* **EXERCISE INSTRUCTIONS**:
a: In the text on copy number data, what is counted to infer copy number data from short-read sequencing?
b: Retype the passage on copy number data word for word, starting at the words "To infer copy number data" and stopping after "reads have aligned.".

BEGIN EXTRACT

11 Learn more

This section is always expanding. If you have a contribution and would like to add explanations for a method related to copy number data, please submit a PR. Contributions are extremely welcomed!

11.1 Copy Number data from short reads sequencing

11.2 Principle

To infer copy number data from short-read sequencing we count the number of reads that align to a particular region of the genome. Counter intuitively, we are not drawn to the individual nucleotides, but the regions of the genome in which the reads have aligned.

11.3 VarBin

To perform the alignment of millions of reads in a reasonable time frame, aligners trade-off accuracy for speed. Furthermore, the genome is filled with repetitive and hard to map regions. As a consequence, errors produced during the process of alignment are known as mapping errors.

Mapping errors may be a significant source of bias. Correct estimation of copy number gains or losses is dependent on accurate control of different biases. To infer copy number variations and account for sources of bias, different methods have been developed, including the Variable Binning method.

END EXTRACT
BEGIN PROVIDED DATA

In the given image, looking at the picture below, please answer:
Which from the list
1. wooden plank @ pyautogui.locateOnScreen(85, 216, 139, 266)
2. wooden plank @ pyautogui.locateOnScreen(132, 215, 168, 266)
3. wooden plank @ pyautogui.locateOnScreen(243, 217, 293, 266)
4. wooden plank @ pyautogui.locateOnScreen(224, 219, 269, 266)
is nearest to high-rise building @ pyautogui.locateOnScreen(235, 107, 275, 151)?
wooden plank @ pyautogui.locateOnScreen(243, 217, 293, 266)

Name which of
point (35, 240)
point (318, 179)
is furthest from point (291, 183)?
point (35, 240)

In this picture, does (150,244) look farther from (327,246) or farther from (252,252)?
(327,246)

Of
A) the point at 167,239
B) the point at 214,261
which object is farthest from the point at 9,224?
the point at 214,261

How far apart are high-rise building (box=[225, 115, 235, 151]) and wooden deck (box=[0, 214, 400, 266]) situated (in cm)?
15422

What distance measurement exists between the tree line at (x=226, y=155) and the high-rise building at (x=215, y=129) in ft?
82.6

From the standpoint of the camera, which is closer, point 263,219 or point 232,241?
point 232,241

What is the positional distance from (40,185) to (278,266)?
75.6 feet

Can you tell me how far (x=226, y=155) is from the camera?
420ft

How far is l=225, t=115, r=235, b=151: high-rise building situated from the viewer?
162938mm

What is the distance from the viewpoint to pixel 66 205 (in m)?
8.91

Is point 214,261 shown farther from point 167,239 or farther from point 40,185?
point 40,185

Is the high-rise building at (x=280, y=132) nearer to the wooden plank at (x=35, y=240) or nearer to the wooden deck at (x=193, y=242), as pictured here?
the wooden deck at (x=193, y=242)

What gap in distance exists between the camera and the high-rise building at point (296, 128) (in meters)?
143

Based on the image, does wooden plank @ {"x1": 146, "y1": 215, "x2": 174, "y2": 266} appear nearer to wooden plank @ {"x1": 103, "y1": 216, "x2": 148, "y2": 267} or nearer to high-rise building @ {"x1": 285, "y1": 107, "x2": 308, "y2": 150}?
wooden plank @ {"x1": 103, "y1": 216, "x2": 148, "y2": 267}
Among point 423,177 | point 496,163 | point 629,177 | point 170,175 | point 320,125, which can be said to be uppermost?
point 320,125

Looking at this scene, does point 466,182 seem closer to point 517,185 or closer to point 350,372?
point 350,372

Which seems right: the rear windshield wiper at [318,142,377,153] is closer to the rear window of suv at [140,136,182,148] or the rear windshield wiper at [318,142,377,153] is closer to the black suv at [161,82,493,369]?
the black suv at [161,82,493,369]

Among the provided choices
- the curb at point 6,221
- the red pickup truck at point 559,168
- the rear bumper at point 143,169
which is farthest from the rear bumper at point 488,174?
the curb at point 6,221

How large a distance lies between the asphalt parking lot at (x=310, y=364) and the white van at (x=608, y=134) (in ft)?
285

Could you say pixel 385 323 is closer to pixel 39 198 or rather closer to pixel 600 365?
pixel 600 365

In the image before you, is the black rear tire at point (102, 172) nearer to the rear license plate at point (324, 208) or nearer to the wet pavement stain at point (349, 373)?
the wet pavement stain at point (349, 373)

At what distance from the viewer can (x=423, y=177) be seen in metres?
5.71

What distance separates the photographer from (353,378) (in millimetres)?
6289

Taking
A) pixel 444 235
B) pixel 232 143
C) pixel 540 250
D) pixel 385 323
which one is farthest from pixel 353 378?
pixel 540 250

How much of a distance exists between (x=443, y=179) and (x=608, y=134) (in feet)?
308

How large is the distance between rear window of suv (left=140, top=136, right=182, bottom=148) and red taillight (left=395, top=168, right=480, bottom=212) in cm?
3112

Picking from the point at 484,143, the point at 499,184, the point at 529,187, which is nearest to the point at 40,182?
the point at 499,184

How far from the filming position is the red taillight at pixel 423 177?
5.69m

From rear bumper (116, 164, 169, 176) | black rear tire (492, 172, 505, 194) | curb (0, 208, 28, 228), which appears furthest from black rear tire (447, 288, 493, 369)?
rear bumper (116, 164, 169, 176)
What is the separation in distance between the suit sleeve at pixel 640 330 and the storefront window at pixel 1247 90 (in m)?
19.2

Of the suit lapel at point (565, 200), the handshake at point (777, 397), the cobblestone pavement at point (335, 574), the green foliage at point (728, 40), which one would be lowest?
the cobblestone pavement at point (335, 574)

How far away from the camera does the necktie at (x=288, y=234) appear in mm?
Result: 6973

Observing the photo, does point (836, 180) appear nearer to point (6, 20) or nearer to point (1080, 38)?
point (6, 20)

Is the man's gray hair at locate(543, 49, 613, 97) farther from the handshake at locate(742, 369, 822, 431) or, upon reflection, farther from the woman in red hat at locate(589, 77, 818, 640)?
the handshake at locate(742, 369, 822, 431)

END PROVIDED DATA
BEGIN PROVIDED DATA

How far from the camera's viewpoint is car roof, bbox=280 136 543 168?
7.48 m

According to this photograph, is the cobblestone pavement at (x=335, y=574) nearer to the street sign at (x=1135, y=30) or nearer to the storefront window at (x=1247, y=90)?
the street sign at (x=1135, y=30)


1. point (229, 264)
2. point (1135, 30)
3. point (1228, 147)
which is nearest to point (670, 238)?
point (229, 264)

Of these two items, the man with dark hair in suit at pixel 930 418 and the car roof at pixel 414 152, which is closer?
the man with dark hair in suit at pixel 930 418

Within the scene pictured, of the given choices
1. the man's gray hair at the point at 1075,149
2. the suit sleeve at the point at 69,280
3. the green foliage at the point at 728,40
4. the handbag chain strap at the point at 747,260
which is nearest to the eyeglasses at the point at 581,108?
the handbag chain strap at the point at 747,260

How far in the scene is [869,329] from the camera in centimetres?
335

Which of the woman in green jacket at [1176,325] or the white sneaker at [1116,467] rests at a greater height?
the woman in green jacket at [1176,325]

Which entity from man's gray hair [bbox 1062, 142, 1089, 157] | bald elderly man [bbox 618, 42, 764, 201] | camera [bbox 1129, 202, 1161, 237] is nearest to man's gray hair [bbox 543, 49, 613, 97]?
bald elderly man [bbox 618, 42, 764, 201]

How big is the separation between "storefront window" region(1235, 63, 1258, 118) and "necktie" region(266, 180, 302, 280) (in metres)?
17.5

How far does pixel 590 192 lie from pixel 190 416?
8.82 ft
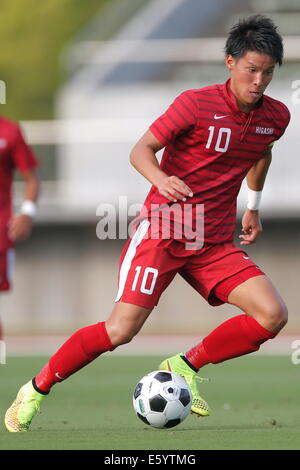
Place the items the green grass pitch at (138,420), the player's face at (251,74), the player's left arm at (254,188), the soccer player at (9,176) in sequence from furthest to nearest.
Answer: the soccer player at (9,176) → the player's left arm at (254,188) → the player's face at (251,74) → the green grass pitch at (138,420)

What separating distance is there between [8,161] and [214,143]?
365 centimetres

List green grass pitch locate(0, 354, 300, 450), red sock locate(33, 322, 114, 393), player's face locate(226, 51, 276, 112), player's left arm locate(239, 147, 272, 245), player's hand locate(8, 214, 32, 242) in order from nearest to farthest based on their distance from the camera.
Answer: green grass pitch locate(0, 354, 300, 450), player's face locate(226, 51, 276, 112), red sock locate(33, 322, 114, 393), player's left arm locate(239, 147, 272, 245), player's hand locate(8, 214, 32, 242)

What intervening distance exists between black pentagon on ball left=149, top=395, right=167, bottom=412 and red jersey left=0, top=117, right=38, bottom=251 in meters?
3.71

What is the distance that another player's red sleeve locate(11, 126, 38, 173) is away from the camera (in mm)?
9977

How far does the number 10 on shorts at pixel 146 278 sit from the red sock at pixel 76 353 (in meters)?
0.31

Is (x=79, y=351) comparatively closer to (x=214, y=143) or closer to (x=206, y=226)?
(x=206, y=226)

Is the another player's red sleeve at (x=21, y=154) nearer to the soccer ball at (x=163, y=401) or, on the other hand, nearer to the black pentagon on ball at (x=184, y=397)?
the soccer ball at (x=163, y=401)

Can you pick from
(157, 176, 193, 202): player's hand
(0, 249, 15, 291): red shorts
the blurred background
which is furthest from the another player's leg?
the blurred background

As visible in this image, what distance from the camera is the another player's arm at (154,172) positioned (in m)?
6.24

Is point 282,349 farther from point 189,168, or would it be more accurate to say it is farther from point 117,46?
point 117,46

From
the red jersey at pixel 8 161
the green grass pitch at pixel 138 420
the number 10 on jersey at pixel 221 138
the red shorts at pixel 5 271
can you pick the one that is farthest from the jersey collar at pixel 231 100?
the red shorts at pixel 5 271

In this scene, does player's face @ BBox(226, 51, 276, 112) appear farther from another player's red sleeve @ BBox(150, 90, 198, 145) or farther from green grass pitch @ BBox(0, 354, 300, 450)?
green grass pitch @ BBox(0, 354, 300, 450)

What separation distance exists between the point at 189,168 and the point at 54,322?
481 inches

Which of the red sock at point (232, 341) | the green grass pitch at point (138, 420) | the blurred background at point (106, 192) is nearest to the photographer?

END PROVIDED DATA

* **TASK-BY-TASK RESULTS**:
a: The number of reads that align to a particular region of the genome.

b:
To infer copy number data from short-read sequencing we count the number of reads that align to a particular region of the genome. Counter intuitively, we are not drawn to the individual nucleotides, but the regions of the genome in which the reads have aligned.